### Data entries
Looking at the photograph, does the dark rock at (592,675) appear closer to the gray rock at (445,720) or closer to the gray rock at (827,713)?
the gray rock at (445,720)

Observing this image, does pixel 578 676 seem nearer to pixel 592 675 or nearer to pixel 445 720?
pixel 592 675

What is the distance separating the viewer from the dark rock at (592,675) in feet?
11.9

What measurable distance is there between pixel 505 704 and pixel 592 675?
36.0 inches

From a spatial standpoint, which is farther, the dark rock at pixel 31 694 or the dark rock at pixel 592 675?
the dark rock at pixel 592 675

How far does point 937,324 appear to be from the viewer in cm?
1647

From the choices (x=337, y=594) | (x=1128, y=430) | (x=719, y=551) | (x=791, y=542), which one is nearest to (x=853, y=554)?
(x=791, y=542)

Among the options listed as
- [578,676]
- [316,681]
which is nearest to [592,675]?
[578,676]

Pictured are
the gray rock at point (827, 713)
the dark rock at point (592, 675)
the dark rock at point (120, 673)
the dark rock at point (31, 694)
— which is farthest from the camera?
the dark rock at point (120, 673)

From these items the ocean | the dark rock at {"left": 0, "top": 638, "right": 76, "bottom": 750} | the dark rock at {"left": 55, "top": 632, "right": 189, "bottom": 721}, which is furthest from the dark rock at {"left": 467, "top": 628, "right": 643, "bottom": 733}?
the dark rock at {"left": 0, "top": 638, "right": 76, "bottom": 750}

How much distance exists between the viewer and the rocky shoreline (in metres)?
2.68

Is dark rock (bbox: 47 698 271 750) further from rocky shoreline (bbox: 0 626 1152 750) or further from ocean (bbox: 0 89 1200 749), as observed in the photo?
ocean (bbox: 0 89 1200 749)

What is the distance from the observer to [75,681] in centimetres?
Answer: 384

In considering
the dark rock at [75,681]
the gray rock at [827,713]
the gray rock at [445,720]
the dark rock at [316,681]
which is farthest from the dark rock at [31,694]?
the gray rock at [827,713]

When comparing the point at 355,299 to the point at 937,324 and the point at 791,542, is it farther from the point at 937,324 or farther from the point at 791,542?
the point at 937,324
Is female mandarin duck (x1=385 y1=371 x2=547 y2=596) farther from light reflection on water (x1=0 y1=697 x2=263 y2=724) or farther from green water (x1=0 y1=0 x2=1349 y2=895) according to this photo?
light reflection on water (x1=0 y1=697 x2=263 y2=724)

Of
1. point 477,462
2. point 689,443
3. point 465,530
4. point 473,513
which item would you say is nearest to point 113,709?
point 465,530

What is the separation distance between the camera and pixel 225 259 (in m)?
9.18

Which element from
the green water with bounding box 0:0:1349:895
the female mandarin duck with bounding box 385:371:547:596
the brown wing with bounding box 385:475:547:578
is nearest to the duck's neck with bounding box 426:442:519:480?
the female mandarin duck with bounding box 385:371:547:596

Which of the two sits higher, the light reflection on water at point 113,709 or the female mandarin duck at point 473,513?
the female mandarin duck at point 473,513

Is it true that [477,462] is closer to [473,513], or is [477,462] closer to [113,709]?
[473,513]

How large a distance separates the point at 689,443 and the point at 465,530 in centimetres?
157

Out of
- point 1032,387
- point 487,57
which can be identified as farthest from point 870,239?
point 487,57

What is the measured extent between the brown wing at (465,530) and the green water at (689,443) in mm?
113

### The task
Write out exactly the lines of the entries above that run from the line containing "What is the separation" through the last line, including both.

### Answer
What is the separation distance between the camera and pixel 225 259 (in m)?
9.18

Which element from
the green water with bounding box 0:0:1349:895
the female mandarin duck with bounding box 385:371:547:596
the brown wing with bounding box 385:475:547:578
is nearest to the duck's neck with bounding box 426:442:519:480?
the female mandarin duck with bounding box 385:371:547:596

Which of the two sits higher, the light reflection on water at point 113,709 or the female mandarin duck at point 473,513?
the female mandarin duck at point 473,513

Is it true that [477,462] is closer to [473,513], or is [477,462] closer to [113,709]?
[473,513]

How large a distance separates the point at 689,443 and the point at 465,530 in centimetres?
157

Out of
- point 1032,387
- point 487,57
which can be identified as farthest from point 870,239?
point 487,57

What is the measured extent between the brown wing at (465,530) and the green water at (689,443) in mm?
113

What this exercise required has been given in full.